(Spatial reasoning entries)
+++

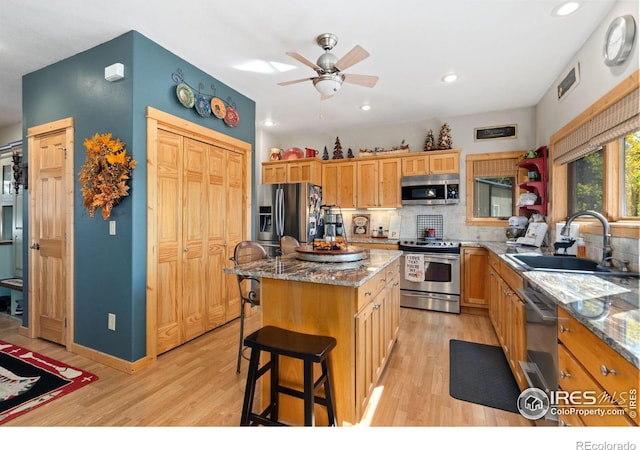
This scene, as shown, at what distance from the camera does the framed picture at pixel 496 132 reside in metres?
4.34

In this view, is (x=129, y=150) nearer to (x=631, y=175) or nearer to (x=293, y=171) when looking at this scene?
(x=293, y=171)

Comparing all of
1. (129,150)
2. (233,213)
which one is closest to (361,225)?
(233,213)

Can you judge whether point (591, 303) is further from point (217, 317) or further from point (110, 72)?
point (110, 72)

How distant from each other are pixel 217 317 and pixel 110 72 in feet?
A: 8.40

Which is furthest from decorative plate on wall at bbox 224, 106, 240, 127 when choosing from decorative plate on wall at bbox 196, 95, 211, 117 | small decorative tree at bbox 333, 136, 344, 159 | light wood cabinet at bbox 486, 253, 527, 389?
light wood cabinet at bbox 486, 253, 527, 389

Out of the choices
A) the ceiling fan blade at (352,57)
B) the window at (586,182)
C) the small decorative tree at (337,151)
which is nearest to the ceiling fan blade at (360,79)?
the ceiling fan blade at (352,57)

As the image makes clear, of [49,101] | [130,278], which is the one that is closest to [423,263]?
[130,278]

+++

Required task
Will you quote everything from the line containing "As the image" down to the end of the entries, word for word?

Response to the exercise
As the image makes clear, of [49,101] | [130,278], which is the one that is closest to [423,263]?
[130,278]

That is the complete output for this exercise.